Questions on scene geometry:
• • • • • • •

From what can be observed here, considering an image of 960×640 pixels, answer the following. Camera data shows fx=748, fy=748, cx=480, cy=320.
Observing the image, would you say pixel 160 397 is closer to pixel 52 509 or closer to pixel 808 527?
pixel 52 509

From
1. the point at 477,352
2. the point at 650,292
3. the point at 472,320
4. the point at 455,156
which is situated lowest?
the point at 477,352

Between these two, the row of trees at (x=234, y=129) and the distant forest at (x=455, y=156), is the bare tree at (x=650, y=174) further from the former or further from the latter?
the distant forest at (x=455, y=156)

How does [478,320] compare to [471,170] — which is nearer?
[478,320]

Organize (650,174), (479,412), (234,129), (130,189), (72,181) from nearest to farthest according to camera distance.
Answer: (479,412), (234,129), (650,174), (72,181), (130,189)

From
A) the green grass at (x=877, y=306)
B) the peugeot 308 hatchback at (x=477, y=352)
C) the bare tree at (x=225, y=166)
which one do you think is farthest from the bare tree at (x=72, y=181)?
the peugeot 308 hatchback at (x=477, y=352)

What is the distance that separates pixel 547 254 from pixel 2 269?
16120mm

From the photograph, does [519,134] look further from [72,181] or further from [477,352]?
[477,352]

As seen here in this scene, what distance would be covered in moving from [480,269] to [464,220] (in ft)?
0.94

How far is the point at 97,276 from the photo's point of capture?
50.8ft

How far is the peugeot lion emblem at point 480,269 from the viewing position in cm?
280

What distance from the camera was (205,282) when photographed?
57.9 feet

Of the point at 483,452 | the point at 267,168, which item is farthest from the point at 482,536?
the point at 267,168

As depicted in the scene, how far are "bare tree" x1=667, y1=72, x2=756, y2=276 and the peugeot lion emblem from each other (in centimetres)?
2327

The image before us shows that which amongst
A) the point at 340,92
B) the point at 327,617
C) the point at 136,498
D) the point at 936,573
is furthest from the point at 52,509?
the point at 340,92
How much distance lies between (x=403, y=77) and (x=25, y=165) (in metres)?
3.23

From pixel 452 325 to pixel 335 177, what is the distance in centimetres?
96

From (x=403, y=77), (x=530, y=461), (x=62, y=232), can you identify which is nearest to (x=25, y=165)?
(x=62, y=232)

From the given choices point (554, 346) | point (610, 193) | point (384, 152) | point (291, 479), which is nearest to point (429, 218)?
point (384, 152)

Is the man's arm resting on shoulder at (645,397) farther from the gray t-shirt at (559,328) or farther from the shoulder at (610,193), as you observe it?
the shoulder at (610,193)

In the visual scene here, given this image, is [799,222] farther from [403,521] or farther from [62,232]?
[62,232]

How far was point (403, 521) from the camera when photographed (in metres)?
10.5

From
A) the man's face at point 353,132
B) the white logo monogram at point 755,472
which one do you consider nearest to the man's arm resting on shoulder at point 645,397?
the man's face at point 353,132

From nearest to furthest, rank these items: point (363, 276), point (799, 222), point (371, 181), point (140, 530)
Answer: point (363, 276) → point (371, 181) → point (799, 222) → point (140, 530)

• • • • • • •

**Written problem:** Can you give the material above again with every "bare tree" replaced by "leafless tree", changing nothing else?

**Right answer:**
From what can be observed here, considering an image of 960×640 pixels, answer the following. Camera data shows fx=748, fy=748, cx=480, cy=320.
Observing the image, would you say pixel 160 397 is closer to pixel 52 509 or closer to pixel 808 527?
pixel 52 509

From
1. the point at 477,352
2. the point at 650,292
3. the point at 472,320
4. the point at 455,156
which is situated lowest?
the point at 477,352

Between these two, the row of trees at (x=234, y=129) and the distant forest at (x=455, y=156), is the leafless tree at (x=650, y=174) further from the former or further from the latter?
the distant forest at (x=455, y=156)

How does [478,320] compare to [471,170] — which is nearer?
[478,320]

Organize (650,174), (479,412), (234,129), (130,189), (72,181) from nearest to farthest according to camera distance.
Answer: (479,412), (234,129), (650,174), (72,181), (130,189)

From
A) the green grass at (x=877, y=306)
B) the peugeot 308 hatchback at (x=477, y=352)
C) the leafless tree at (x=225, y=166)
which one do you think is farthest from the leafless tree at (x=72, y=181)?
the peugeot 308 hatchback at (x=477, y=352)

What is the distance that separates pixel 547 254 from pixel 2 269?
16120mm

From the photograph, does [519,134] look further from [72,181] or further from [477,352]?
[477,352]

As seen here in this scene, what distance would be covered in moving from [480,269] to [464,220] (in ft)?
0.94

How far is the point at 97,276 from the photo's point of capture?
50.8ft

How far is the peugeot lion emblem at point 480,269 from the viewing position in cm?
280

What distance from the camera was (205,282) when photographed?
57.9 feet

Of the point at 483,452 | the point at 267,168, which item is farthest from the point at 482,536?
the point at 267,168

As depicted in the scene, how far are "leafless tree" x1=667, y1=72, x2=756, y2=276 and the peugeot lion emblem from each other (in centimetres)?
2327

The image before us shows that which amongst
A) the point at 340,92
B) the point at 327,617
C) the point at 136,498
D) the point at 936,573
is furthest from the point at 52,509?
the point at 340,92
How much distance lies between (x=403, y=77) and (x=25, y=165) (in metres)?
3.23

From pixel 452 325 to pixel 335 177, what is the distance in centimetres?
96

From (x=403, y=77), (x=530, y=461), (x=62, y=232), can you identify which is nearest to (x=25, y=165)?
(x=62, y=232)

From the given choices point (554, 346) | point (610, 193) | point (384, 152) | point (291, 479), which is nearest to point (429, 218)?
point (384, 152)

Is the man's arm resting on shoulder at (645,397) farther from the gray t-shirt at (559,328) or farther from the shoulder at (610,193), as you observe it?
the shoulder at (610,193)

In the visual scene here, given this image, is [799,222] farther from [403,521] or farther from [62,232]?
[62,232]

How far was point (403, 521) from the camera when photographed (in metres)?
10.5

From
A) the man's face at point 353,132
B) the white logo monogram at point 755,472
which one do you consider nearest to the man's arm resting on shoulder at point 645,397?
the man's face at point 353,132

From nearest to furthest, rank these items: point (363, 276), point (799, 222), point (371, 181), point (140, 530)
Answer: point (363, 276) → point (371, 181) → point (799, 222) → point (140, 530)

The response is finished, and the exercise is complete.